CHALLENGE A>
Answer these questions on the text about Robert William Perks, each on its own line:
(i) Which school did Perks attend from 1858 to 1865?
(ii) In what month and year did Perks qualify as a solicitor?
(iii) What name did the practice take after Charles Corser retired in December 1878?

---------- TEXT SECTION

Sir Robert William Perks, 1st Baronet (24 April 1849 – 30 November 1934) was a British Liberal politician, lawyer, financier, and company director.

He was the son of George Thomas Perks (1819–1877), a Wesleyan Methodist preacher (who served as minister of Wesley's Chapel from 1862 to 1865, and was elected president of the Wesleyan Methodist Conference in 1873). Robert W. Perks was educated at Kingswood School (1858–65), then at a private school in Clapham run by Henry Jefferson (former head of Kingswood), and at King's College London (1866–71). He was awarded a number of prestigious prizes at the Kings College prize-ceremonies of July 1867 and July 1868 and passed the Matriculation Examination for entry to London University held in June 1869. He passed the intermediary (also known as "first") examinations for his University of London B.A. in 1870 but never completed that degree. In March 1916 he was appointed a Fellow of King`s College.

He sat the examinations to enter the Indian Civil Service in 1867, 1868 and 1869, unsuccessfully in each case. Shortly after a fourth failed attempt he was articled to a firm of London lawyers in 1870. A key mentor behind his decision to embark on his path into the legal profession was Sir Francis Lycett, a friend and neighbour of George Thomas Perks, and one of the highest profile Wesleyan laymen of this period. Perks qualified as a solicitor in April 1875. He then became a partner in the legal practice of Henry Fowler, 1st Viscount Wolverhampton. Fowler, who was also a high profile Wesleyan layman of this period, and related by marriage to the Perks family, had offered Perks employment in his large Wolverhampton-based practice, but Perks succeeded in persuading him to establish a second legal business in "spacious offices" in the City of London (at 147 Leadenhall Street).

Initially this new practice was titled "Corser, Fowler and Perks". When Fowler`s Wolverhampton-based partner Charles Corser retired in December 1878, this was simplified to "Fowler and Perks" One of the practice`s earliest clients was a second cousin of Perks`s father: George Perks of Perry Barr, Birmingham and Llandudno (1824-1892). In July 1875 George was described as being "the principal mover" in the scheme to equip Llandudno with a "Grand Promenade Pier", assisted by R.W. Perks of "Messrs. Corser, Fowler, and Perks". The only-recently-qualified R.W. Perks registered a limited liability company to take carriage of the scheme, organized the issuance of a prospectus by that company, and navigated the scheme through the Parliamentary process required for the Pier`s authorization. His work on the Llandudno Pier scheme led to Perks being commissioned for other work in North Wales including managing the negotiations required for the promotion and passage of the two Conway Bridge Acts of 1878. These Acts took the Conway Suspension Bridge out of ownership by the British central government and put it into the hands of a local body of bridge commissioners, thus allowing for substantial reductions in the tolls charged for using the bridge. His success with this project led to Perks being commissioned for his first ventures into the organizing of financial arrangements for the building of new railways.

--------------------
---------- INPUT FOR THIS TASK

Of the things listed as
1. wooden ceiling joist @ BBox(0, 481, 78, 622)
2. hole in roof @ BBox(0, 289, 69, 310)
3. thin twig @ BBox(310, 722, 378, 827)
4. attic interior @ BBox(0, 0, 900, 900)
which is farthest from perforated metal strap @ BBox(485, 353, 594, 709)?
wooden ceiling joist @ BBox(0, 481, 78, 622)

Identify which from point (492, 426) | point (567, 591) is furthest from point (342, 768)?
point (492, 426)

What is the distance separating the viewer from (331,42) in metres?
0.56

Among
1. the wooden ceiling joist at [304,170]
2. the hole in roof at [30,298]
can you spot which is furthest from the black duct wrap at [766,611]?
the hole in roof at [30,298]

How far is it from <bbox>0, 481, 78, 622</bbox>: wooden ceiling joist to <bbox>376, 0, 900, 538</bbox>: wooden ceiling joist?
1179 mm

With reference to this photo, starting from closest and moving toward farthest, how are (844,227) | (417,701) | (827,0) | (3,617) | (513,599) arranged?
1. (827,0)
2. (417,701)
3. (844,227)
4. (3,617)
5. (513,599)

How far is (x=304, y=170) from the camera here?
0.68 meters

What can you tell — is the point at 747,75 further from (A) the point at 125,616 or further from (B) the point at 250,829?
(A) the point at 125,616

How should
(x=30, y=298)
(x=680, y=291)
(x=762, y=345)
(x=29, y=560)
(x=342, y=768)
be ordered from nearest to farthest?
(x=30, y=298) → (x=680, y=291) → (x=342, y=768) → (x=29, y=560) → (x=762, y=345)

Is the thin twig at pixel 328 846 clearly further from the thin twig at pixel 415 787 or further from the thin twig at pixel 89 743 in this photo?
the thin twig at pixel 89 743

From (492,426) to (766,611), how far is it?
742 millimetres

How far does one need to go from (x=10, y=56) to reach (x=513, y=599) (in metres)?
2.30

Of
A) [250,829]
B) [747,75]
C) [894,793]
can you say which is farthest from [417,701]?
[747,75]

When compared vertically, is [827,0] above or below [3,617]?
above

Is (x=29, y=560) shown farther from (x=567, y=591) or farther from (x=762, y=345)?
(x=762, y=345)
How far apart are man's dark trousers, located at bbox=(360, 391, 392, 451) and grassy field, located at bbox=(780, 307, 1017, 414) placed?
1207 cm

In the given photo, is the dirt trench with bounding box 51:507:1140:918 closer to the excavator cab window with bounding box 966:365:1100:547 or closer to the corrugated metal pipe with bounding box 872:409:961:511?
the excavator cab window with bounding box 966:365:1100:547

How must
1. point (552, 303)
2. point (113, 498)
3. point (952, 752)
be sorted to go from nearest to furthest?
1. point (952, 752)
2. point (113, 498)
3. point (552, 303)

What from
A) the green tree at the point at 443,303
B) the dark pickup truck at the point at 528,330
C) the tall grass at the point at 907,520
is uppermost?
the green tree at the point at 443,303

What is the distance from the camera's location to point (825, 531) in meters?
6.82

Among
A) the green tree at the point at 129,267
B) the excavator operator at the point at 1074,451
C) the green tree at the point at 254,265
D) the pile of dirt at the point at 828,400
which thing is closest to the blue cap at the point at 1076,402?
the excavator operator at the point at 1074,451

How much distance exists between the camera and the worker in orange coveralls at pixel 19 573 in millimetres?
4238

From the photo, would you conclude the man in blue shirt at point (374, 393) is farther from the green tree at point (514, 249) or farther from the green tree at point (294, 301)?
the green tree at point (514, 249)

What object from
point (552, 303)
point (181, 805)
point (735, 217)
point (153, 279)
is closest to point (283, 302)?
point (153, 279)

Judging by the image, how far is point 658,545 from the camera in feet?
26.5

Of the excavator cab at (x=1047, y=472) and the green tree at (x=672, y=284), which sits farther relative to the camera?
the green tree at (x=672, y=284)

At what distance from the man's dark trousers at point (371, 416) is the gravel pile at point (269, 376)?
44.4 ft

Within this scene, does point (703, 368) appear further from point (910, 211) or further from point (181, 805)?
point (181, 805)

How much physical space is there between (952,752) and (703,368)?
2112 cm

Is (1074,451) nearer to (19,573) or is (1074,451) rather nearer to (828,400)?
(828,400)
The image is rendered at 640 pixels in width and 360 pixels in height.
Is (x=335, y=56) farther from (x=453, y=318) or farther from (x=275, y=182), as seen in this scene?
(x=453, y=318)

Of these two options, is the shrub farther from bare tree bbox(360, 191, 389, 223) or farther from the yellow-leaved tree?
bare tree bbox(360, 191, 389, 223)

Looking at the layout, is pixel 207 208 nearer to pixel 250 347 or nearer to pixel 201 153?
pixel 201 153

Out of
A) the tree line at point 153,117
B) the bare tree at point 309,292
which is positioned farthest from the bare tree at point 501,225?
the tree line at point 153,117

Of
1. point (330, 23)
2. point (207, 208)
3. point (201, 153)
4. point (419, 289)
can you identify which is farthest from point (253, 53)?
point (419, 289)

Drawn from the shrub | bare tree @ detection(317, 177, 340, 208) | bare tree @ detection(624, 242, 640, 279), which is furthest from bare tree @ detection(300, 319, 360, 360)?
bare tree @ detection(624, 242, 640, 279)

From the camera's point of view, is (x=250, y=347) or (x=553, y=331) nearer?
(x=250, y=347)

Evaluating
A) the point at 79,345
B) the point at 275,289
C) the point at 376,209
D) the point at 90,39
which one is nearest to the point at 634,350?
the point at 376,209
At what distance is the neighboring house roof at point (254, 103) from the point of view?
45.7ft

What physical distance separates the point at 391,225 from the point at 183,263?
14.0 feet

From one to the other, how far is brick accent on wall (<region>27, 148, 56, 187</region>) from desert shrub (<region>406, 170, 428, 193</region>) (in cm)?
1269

--------------------

CHALLENGE B> Write out the stretch of the rows from their first line through the line that contains "which is farthest from perforated", exactly as they appear.

FINISHED ANSWER A>
(i) Kingswood School
(ii) April 1875
(iii) "Fowler and Perks"

FINISHED ANSWER B>
Of the things listed as
1. wooden ceiling joist @ BBox(0, 481, 78, 622)
2. hole in roof @ BBox(0, 289, 69, 310)
3. thin twig @ BBox(310, 722, 378, 827)
4. attic interior @ BBox(0, 0, 900, 900)
which is farthest from perforated metal strap @ BBox(485, 353, 594, 709)?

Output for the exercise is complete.